- Universities that have made parts of their collections available for digitization will receive deep discounts on access to the collection, or -- in Michigan's case and perhaps those of others -- will pay nothing for access to the collection, which currently has about 10 million volumes and could easily double in size. Every participating library will have full free access to digitized copies of all of the books it contributed.
- For people at other institutions, a free "preview" of a book -- with about 20 percent of content -- will be available online.
- Individuals will be able to purchase full access (but not download a copy) at prices that Google said would be inexpensive compared to regular purchase prices.
- Colleges and university libraries could buy site licenses, with pricing based on Carnegie classification. While no scale was released, Google officials said that the goal of pricing would be both to provide appropriate recognition to copyright holders but also to ensure wide access to the collections.
- Any of the universities that have provided volumes for the project will have the right to seek arbitration if they feel that the pricing does not reflect both of those principles.
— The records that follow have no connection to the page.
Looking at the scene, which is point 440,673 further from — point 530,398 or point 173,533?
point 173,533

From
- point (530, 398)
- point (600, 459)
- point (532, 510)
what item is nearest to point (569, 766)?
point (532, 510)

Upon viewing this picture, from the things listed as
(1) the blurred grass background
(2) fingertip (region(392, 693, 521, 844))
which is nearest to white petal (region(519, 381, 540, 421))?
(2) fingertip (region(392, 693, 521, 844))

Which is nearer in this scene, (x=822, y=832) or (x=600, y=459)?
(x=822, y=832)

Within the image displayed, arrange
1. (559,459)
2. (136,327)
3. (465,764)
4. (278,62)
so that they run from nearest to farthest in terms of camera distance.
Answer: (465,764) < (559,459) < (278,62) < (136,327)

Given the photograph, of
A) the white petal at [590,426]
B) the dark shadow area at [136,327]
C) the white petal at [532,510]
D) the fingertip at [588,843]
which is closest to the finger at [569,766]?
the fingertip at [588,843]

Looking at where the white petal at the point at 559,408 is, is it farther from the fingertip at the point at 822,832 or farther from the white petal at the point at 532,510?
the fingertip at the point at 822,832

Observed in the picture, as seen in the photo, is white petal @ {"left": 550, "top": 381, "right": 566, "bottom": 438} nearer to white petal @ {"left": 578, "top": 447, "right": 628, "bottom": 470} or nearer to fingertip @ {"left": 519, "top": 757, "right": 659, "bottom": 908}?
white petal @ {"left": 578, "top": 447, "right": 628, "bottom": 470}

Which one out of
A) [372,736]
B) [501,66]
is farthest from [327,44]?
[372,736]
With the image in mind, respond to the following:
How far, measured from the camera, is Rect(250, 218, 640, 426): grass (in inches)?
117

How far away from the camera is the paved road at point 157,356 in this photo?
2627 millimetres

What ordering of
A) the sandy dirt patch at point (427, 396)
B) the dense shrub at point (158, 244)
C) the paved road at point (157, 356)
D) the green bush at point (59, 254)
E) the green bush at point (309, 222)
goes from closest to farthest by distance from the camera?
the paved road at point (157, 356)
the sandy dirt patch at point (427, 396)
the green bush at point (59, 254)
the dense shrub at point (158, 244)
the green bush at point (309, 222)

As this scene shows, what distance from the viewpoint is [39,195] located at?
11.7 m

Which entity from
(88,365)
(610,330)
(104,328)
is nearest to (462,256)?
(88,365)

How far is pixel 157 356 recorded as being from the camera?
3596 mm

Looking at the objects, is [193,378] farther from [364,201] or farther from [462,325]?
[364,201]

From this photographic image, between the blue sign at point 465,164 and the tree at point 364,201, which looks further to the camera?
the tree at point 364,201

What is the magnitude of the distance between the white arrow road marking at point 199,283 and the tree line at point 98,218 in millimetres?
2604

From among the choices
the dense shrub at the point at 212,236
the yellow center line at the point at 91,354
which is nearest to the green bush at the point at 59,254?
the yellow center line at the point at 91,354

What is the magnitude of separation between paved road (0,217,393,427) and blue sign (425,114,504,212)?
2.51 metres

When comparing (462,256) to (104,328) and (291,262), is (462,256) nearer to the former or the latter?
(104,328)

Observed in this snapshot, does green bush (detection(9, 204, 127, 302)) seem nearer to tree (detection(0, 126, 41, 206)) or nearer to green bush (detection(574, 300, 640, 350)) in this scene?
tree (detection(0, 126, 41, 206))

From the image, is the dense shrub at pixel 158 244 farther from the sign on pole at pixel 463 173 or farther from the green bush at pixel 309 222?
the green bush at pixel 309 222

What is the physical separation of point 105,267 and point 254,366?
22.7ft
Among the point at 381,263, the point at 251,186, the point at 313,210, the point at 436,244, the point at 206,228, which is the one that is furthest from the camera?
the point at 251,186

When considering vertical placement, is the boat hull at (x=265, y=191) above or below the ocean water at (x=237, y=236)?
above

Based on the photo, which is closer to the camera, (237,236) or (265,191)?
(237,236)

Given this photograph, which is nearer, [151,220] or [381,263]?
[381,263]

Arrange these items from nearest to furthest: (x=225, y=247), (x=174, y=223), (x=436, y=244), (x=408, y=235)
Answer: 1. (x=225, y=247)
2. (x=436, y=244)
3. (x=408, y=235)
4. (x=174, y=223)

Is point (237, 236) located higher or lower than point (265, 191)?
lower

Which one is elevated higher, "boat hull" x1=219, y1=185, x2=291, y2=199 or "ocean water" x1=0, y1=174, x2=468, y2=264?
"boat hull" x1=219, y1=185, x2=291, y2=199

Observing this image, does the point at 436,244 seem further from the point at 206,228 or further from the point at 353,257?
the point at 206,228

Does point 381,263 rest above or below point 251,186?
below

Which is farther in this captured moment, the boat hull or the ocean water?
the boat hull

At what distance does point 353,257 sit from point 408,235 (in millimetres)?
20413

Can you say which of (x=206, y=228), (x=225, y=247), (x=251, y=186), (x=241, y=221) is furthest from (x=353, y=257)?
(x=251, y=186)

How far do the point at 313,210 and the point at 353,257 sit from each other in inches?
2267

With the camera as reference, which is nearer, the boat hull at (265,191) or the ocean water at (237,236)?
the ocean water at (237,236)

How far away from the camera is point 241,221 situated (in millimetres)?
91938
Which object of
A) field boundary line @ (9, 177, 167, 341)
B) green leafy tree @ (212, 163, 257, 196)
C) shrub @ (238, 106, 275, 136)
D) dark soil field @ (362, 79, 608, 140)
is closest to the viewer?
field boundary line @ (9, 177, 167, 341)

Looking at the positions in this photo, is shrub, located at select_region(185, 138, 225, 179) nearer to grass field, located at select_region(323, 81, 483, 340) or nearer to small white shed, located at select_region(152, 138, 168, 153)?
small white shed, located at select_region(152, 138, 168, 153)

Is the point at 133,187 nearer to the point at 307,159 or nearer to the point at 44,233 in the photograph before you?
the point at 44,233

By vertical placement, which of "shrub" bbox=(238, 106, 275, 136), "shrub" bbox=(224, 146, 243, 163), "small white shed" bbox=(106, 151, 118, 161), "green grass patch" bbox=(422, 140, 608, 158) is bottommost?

While the new agreement addresses the pricing issue, some of the pricing details have not been released so it is not certain that the agreement is enough to keep Google from overcharging. Corey Williams, associate director for the American Library Association’s Washington office commented that the agreement is a “step in the right direction with regard to pricing” but notes that “we think any library should have the ability to review pricing.” It is expected that the other universities participating in the digitization effort could sign similar agreements.